WORK REQUIRED: Locate each line in the entries below that contains the word "mouth", treating case as significant, and copy those lines.

DATASET RECORDS:
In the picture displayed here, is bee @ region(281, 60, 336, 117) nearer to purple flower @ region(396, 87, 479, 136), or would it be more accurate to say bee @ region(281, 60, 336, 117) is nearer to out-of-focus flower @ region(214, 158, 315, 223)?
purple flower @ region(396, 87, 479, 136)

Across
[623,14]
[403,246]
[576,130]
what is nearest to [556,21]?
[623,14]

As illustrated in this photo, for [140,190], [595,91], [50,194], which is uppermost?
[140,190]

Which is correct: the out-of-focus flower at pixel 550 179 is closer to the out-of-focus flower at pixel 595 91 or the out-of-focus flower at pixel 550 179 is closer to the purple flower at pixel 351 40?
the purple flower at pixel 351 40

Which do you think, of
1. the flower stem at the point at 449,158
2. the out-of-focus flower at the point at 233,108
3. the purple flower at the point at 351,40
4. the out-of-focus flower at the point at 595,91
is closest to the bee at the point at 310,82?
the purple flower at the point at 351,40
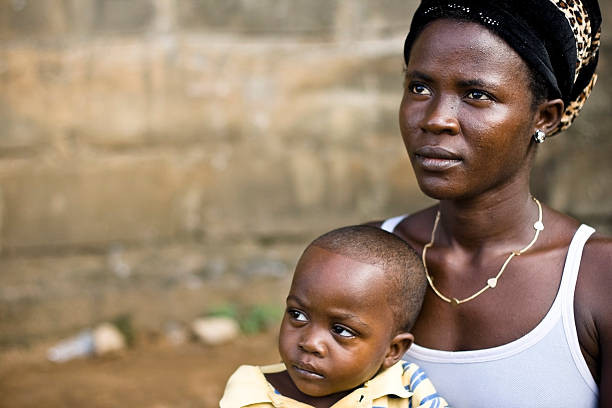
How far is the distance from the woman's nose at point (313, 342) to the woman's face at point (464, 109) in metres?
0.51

==

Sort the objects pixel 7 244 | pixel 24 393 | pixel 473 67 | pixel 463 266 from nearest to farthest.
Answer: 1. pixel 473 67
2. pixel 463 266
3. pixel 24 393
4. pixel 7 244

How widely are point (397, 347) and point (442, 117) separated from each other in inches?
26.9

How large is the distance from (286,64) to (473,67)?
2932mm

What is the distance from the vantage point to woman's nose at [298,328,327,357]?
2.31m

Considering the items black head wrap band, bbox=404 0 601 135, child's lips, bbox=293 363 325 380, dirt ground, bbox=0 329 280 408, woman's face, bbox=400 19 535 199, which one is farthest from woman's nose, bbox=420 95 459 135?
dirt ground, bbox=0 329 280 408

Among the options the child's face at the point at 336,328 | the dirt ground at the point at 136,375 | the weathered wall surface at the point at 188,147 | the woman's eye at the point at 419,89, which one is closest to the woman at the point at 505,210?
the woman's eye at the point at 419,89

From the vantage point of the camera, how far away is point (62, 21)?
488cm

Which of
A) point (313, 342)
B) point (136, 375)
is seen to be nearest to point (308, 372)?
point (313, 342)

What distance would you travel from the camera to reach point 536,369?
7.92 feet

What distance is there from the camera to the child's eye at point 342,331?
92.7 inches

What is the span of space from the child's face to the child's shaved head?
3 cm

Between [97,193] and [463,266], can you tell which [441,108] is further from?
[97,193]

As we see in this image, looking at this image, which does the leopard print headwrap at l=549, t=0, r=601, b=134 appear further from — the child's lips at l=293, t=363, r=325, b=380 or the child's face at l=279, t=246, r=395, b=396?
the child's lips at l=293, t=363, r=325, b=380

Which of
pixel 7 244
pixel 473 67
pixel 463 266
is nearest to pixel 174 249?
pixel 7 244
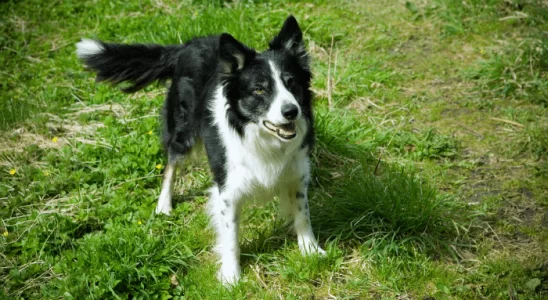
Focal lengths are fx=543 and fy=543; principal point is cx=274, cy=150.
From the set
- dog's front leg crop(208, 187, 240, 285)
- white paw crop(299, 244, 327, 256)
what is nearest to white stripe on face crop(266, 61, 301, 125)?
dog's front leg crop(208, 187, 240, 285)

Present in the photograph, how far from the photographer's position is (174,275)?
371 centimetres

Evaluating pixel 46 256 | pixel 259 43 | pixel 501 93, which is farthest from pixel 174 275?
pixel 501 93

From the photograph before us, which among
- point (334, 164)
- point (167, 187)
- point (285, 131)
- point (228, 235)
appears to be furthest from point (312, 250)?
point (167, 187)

---

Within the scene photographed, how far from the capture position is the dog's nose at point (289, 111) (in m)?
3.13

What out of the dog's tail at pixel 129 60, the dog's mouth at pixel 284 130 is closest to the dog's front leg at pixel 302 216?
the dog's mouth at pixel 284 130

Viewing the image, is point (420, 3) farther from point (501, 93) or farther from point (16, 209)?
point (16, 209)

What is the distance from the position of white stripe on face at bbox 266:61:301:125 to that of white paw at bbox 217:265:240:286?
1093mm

ANSWER TO THE EXERCISE:
What out of the dog's tail at pixel 129 60, the dog's mouth at pixel 284 130 is closest to the dog's front leg at pixel 302 216?
the dog's mouth at pixel 284 130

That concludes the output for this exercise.